Gerhard Richter, Gilbert & George, 1975 | Oil on canvas, 31.5 x 39.5 inches. (via

Walking the line between image and abstraction is Gerhard Richter, whose enormous and diverse body of work is equally poignant for artists and art-lovers alike. Richter's over-sized abstract compositions evoke landscapes, with strong color combinations that range from browns and blues to neon pinks. The highly textured pieces show the distinct traces of his tools and almost seem rebellious in contrast to the elegant, realistic paintings he made after photographs. Indeed, the latter could often be mistaken for photos, save for the blurred edges that reveal the artist's hand. Richter’s paintings from life essentially serve as historical documents for their content—portraits of athletes, soldiers, family members, artists—which conjure the work of Luc Tuymans and Vija Celmins in their overtly political and documentary nature. And as a post-war German artist whose work was at times a direct protest to political conditions, the parallels between Richter and contemporary artists whose work carries a strong message of activism is staggering.

Philip Guston, Untitled (Blood), 1969 | Acrylic on panel, 30 x 32 inches. Courtesy McKee Gallery, New York.

When Philip Guston really emerged on the scene in the 1950s, his Abstract Expressionist paintings were praised for their gestural, spontaneous compositions in muted reds and pinks. His shift to figuration in 1970 was a jarring change for the art world, and widely criticized. He retained his trademark palette, but the cartoonish figures of his later work were visceral and haunting social commentaries, with recurring imagery of hooded Klan members, disembodied limbs, shoes, bottles, and trashcans filled with waste (motifs possibly influenced by his father’s job as a trash collector, who committed suicide and whose body Guston was the first to discover at the age of 10 or 11).

The deeply personal narratives and distinct figures of his late work have, despite their initial rejection by the public, had the strongest influence among younger artists. The sculptor Robert Arneson has taken Guston’s figures and transformed them into three-dimensional forms, in homage to the artist. The paint colors Guston typically used have become a powerful component of his legacy as well. Contemporary painter Jonas Wood, who will often paint portraits of his heroes (usually athletes), created this imaginary portrait of Guston wearing a shirt patterned with the quintessential hues from his own paintings.
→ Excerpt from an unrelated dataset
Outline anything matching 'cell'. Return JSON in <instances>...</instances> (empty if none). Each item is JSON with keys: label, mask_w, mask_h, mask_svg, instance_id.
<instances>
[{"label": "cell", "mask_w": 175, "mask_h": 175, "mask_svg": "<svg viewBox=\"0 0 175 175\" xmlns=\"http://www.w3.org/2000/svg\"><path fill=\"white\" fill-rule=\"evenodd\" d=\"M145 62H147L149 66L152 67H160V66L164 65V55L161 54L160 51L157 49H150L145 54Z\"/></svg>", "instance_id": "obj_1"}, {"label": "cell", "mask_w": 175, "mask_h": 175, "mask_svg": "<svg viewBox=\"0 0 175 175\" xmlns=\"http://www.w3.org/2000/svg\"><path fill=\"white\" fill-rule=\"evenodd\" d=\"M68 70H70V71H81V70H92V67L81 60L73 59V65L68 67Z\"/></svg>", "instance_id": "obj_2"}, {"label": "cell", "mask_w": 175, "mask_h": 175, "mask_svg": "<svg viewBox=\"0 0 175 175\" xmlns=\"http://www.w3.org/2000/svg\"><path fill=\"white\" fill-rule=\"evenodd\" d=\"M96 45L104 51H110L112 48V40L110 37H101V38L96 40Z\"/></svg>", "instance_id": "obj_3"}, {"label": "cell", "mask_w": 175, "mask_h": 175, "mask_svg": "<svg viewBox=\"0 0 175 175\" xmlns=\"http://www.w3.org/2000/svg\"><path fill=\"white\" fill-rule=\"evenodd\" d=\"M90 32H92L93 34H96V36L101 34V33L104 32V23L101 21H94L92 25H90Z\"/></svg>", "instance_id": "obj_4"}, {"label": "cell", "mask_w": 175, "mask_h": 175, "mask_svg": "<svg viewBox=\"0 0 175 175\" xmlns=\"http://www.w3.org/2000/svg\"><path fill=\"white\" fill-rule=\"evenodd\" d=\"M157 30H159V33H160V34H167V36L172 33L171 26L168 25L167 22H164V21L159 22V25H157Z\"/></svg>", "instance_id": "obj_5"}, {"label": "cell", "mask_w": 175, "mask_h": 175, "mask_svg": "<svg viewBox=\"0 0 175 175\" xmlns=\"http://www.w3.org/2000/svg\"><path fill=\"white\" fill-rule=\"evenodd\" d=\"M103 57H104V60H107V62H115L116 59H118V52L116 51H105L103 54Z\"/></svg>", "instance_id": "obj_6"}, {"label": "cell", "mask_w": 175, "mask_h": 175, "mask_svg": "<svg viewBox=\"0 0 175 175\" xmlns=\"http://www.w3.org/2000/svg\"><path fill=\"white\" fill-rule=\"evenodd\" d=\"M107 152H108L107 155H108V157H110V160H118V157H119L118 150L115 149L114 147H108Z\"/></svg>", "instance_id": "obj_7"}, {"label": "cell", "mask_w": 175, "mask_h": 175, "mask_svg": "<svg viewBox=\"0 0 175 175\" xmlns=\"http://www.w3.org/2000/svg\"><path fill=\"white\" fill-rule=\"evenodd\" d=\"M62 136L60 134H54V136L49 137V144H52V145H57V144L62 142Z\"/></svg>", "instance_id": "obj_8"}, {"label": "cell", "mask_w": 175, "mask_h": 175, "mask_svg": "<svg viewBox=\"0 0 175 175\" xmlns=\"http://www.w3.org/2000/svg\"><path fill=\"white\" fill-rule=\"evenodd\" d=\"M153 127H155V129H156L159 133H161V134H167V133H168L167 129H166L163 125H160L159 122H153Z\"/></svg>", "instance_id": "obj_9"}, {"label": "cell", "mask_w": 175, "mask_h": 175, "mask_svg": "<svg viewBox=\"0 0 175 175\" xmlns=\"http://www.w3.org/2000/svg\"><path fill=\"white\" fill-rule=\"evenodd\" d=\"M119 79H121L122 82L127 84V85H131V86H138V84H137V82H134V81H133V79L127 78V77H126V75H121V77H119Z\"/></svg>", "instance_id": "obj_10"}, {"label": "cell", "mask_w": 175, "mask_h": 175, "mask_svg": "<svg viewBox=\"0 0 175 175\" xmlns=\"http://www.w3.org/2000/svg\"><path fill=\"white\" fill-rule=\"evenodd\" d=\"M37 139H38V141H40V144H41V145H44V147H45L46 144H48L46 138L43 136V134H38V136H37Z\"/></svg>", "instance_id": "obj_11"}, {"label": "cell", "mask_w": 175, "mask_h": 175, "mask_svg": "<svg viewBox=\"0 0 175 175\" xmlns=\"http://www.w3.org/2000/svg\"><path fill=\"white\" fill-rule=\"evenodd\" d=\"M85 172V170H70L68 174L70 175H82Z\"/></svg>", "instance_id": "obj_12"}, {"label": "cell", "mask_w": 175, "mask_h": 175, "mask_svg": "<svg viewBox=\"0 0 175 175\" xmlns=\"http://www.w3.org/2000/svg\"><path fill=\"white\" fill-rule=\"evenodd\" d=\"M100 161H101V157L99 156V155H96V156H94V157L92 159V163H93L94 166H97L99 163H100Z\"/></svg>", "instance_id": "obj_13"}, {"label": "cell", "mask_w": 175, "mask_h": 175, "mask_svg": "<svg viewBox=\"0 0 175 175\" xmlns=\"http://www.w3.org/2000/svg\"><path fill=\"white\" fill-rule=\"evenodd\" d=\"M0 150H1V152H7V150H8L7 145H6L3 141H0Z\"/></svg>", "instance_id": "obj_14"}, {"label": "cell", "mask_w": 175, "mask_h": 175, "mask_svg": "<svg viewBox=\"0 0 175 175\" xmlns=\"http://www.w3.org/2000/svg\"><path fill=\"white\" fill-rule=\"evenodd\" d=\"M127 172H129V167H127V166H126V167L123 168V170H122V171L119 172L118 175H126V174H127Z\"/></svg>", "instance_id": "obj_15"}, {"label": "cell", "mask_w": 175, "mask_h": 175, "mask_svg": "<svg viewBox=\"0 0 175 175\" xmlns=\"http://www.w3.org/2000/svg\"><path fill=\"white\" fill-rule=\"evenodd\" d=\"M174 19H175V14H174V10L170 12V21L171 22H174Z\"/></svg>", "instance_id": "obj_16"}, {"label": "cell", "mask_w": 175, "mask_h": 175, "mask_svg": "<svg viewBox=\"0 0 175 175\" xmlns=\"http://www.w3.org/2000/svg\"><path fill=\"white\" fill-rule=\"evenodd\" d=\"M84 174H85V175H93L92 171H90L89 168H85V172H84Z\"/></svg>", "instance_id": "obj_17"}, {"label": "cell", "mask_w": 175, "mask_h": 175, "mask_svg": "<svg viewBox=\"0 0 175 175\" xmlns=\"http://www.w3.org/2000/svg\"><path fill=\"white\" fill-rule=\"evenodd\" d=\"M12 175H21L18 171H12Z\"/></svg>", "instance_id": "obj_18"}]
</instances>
Jonas Wood, P. Guston, 2006, Collection of Tim Blum.

I read recently that there are paintings of Guston's in which the surface has been so thickly worked up with paint, that they still have not dried completely, which begs the question: If the paint is still wet, is the piece finished? In a way, I love the implication that maybe it isn't. Although there is a limit to the work that these artists have created in their lifetime, there is no limit to the reach of their influence into future generations. In Guston's lifelong search for the perfect marriage between truth and beauty in his painting, I like to think that at least some of those pieces remain unfinished.

Nadiah Fellah is a curatorial assistant at the San Francisco Museum of Modern Art (SFMOMA).